Next Step : Erasing Another Communist Error : Neftegorsk was a village that never should have been. Now a tragic quake and Khrushchev’s heirs are ‘correcting’ his folly.
Neftegorsk, a sickly creature of Soviet planning and the 1960s oil rush on big, cold Sakhalin island, died last week on the same dusty bed where it was born 32 years ago.
Death followed an earthquake that struck at 1:03 a.m. May 28 and brought down all 17 of the village’s five-story apartment blocks. An autopsy revealed that a birth defect called khaltura had weakened its resistance to the 7.5-magnitude jolt.
Khaltura, believed to be endemic in the former Soviet Union, is Russian slang for quick-and-dirty craftsmanship--a fatal flaw of the Khrushchev-era apartment-building boom. The Sakhalin provincial prosecutor is investigating to determine whether anyone should be tried for criminal negligence.

Exercise A: Reproduce the Neftegorsk article word for word between "Khaltura, believed to" and "for criminal negligence.", inclusive.
Exercise B: Extend the article on the Neftegorsk earthquake, starting right after its final sentence.
The listing after this point has no connection to the Neftegorsk earthquake article.

Collected material:
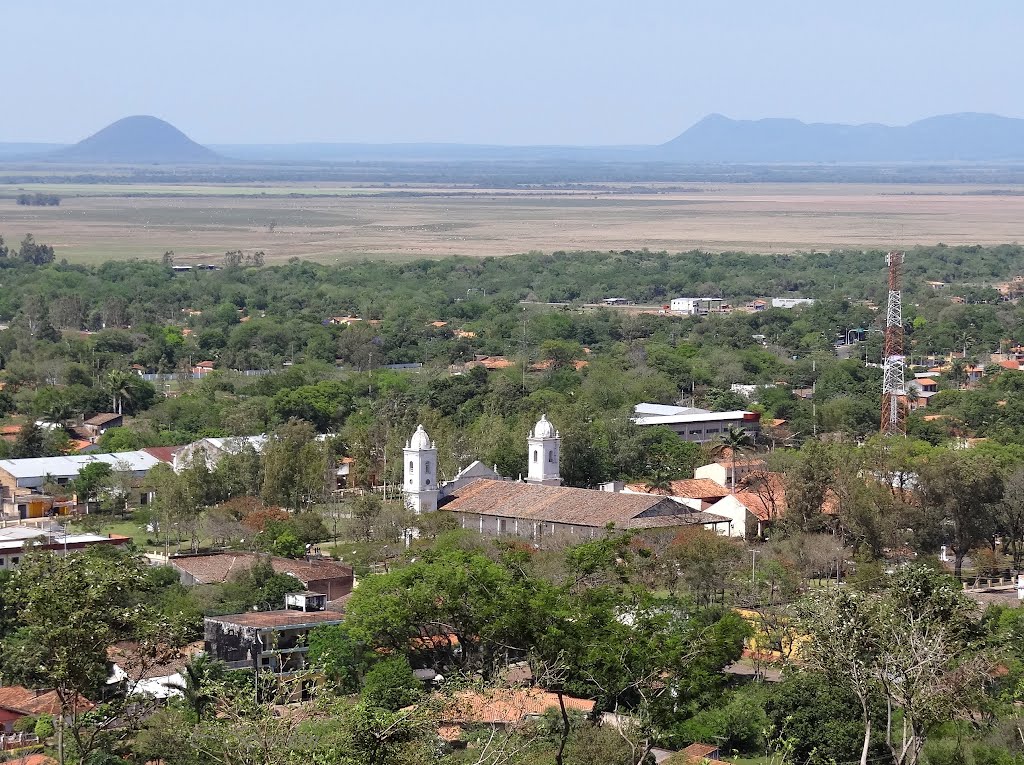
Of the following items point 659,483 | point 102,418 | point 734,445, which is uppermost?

Response A:
Khaltura, believed to be endemic in the former Soviet Union, is Russian slang for quick-and-dirty craftsmanship--a fatal flaw of the Khrushchev-era apartment-building boom. The Sakhalin provincial prosecutor is investigating to determine whether anyone should be tried for criminal negligence.

Response B:
But the official cause of the death of Neftegorsk in Russia’s Far East was a decision by the creator, the Moscow bureaucracy, not to rebuild the place. With the Russian treasury short of funds and with oil wells near the village drying up, Construction Minister Yefim Basin pronounced Neftegorsk dead.
“Neftegorsk has been razed from the face of the Earth,” President Boris N.Yeltsin said in a televised eulogy. He declared a day of mourning for the village and the hundreds of villagers who accompanied it in death.
Funeral arrangements were being handled by bulldozers flown in from the mainland. But the task of flattening the mounds of rubble was delayed by a painstaking search for inhabitants, living and dead, still missing beneath the crumpled concrete.
Neftegorsk, which means oil town in Russian, left no wealth from its depleted wells nor any sense of community. It is survived by fewer than half its 2,977 residents, who voiced little will and displayed no means to rebuild their lives here, even though most have no idea where they will go.
“I want to go far away from here,” survivor Tatyana Bestalanaya said after burying her husband and daughter in a makeshift grave near the ruins. The only thing keeping her here is the uncertain fate of her two other children, whose names have yet to appear on any list of living or dead.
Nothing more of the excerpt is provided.